Chau brings a quiet intensity and no-nonsense attitude to many of her characters, and exuded confidence when she walked onto the set as Jo, recalls "Showing Up" director Kelly Reichardt.
"I said, 'What do you need from me?' And she was like, 'Nothing, nothing.' It was very Jo," Reichardt says. "Jo just doesn't have a hard time – it comes easy to Jo – and I couldn't tell when we were filming how much of that was Hong and how much of that was (the character)."
One of the more unexpected joys of Chau's career has been the close friendships she's maintained with filmmakers such as Reichardt. ("She's always asking for photos and videos of my daughter," Chau says.)
The actress's daughter was just eight weeks old when she started production on "The Whale," which centers on an obese gay man (Fraser) trying to mend his relationship with his resentful, estranged daughter (Sadie Sink). Chau, who is private about her family, initially passed on the project to spend time with her newborn.

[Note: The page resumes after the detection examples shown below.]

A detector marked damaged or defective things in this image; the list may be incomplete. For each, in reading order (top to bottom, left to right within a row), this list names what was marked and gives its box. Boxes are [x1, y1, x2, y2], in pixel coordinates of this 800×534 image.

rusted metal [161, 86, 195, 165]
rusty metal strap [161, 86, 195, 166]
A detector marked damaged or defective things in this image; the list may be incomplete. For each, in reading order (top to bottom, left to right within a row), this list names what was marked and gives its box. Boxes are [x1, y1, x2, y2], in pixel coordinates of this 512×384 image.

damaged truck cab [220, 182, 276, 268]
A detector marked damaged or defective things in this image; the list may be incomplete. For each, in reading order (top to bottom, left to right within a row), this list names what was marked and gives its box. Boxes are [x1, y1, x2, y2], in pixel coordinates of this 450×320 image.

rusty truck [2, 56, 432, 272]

"I had waited so long to be a parent, I just wanted to focus on that," Chau says. "But a week passed and my husband was like, 'Are you sure? If you want to throw your hat in the ring, I'll be here to support you and we'll make it work.' I don't think I would have been able to do four movies in 2021 had my husband not been very supportive and I knew that my child was being well taken care of at home.”
Chau says that she felt "a lot of empathy" for Fraser's character, Charlie, when she first read the script.

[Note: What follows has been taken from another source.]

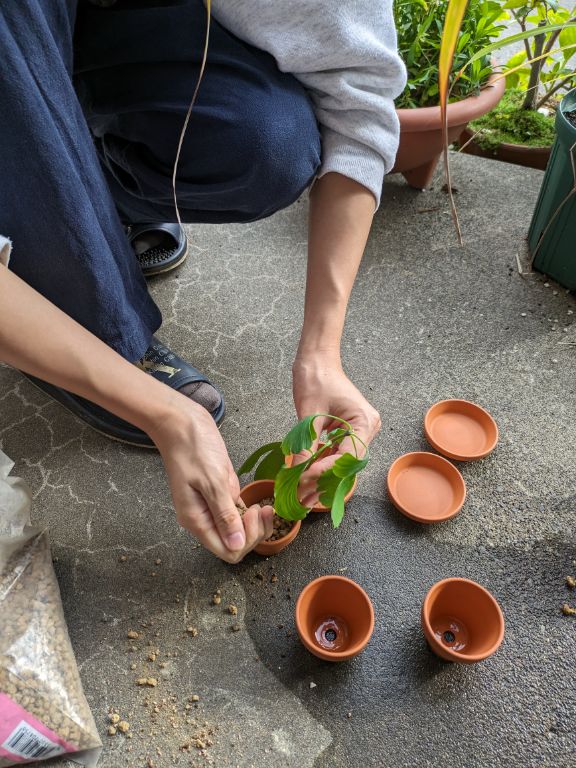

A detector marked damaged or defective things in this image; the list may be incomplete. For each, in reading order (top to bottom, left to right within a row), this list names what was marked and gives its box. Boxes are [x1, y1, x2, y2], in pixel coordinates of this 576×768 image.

cracked concrete pavement [0, 153, 572, 764]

"I was an older parent and I was already sort of lamenting that I wouldn't be around for as long as I wanted to, to see who my daughter will become," Chau says. "But then when I saw 'The Whale' a year later at Venice (Film Festival), I could appreciate that children are their own people, and there's so much heartache involved in this very loving relationship that you have with a child. I'm sure if I see the movie in 10 or 15 years, it will hit me again in a completely different way, having been a parent for much longer."
"The Whale" took home two Oscars, including best actor (Fraser). After a flurry of awards events, Chau worried that the Oscars might feel less special, but that wasn't the case.
"It was truly like Christmas morning," Chau says. "And it was nice because my parents got to go to the ceremony. This is definitely one of those things they will be talking about for the next five years. And to see all these incredible actors, and then Rihanna and Lady Gaga perform live – it was incredible."